All the entries that follow are to be returned exactly.

※ ※ ※

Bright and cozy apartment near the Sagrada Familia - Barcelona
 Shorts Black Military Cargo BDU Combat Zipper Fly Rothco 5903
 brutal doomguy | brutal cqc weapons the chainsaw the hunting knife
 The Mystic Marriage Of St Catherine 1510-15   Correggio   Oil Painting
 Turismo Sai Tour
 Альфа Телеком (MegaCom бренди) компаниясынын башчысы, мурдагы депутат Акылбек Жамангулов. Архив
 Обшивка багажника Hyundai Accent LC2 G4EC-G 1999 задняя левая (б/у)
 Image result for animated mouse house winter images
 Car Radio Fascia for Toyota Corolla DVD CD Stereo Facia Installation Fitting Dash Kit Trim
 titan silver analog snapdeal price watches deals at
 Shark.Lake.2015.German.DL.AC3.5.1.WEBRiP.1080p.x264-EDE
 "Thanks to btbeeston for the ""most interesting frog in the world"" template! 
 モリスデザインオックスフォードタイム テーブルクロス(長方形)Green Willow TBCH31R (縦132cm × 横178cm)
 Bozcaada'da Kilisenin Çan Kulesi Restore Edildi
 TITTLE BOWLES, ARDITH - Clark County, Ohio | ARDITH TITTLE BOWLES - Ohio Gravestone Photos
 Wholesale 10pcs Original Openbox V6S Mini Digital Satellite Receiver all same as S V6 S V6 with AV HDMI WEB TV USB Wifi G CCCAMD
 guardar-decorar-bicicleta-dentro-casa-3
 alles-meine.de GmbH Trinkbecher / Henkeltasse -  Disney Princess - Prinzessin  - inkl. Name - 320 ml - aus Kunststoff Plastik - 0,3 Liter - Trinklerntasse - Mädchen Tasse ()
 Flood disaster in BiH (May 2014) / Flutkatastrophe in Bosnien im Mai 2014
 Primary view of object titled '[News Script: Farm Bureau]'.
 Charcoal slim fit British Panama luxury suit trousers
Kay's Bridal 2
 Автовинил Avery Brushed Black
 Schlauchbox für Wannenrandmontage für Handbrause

※ ※ ※

### EXERCISE RESULT
Bright and cozy apartment near the Sagrada Familia - Barcelona
 Shorts Black Military Cargo BDU Combat Zipper Fly Rothco 5903
 brutal doomguy | brutal cqc weapons the chainsaw the hunting knife
 The Mystic Marriage Of St Catherine 1510-15   Correggio   Oil Painting
 Turismo Sai Tour
 Альфа Телеком (MegaCom бренди) компаниясынын башчысы, мурдагы депутат Акылбек Жамангулов. Архив
 Обшивка багажника Hyundai Accent LC2 G4EC-G 1999 задняя левая (б/у)
 Image result for animated mouse house winter images
 Car Radio Fascia for Toyota Corolla DVD CD Stereo Facia Installation Fitting Dash Kit Trim
 titan silver analog snapdeal price watches deals at
 Shark.Lake.2015.German.DL.AC3.5.1.WEBRiP.1080p.x264-EDE
 "Thanks to btbeeston for the ""most interesting frog in the world"" template! 
 モリスデザインオックスフォードタイム テーブルクロス(長方形)Green Willow TBCH31R (縦132cm × 横178cm)
 Bozcaada'da Kilisenin Çan Kulesi Restore Edildi
 TITTLE BOWLES, ARDITH - Clark County, Ohio | ARDITH TITTLE BOWLES - Ohio Gravestone Photos
 Wholesale 10pcs Original Openbox V6S Mini Digital Satellite Receiver all same as S V6 S V6 with AV HDMI WEB TV USB Wifi G CCCAMD
 guardar-decorar-bicicleta-dentro-casa-3
 alles-meine.de GmbH Trinkbecher / Henkeltasse -  Disney Princess - Prinzessin  - inkl. Name - 320 ml - aus Kunststoff Plastik - 0,3 Liter - Trinklerntasse - Mädchen Tasse ()
 Flood disaster in BiH (May 2014) / Flutkatastrophe in Bosnien im Mai 2014
 Primary view of object titled '[News Script: Farm Bureau]'.
 Charcoal slim fit British Panama luxury suit trousers
Kay's Bridal 2
 Автовинил Avery Brushed Black
 Schlauchbox für Wannenrandmontage für Handbrause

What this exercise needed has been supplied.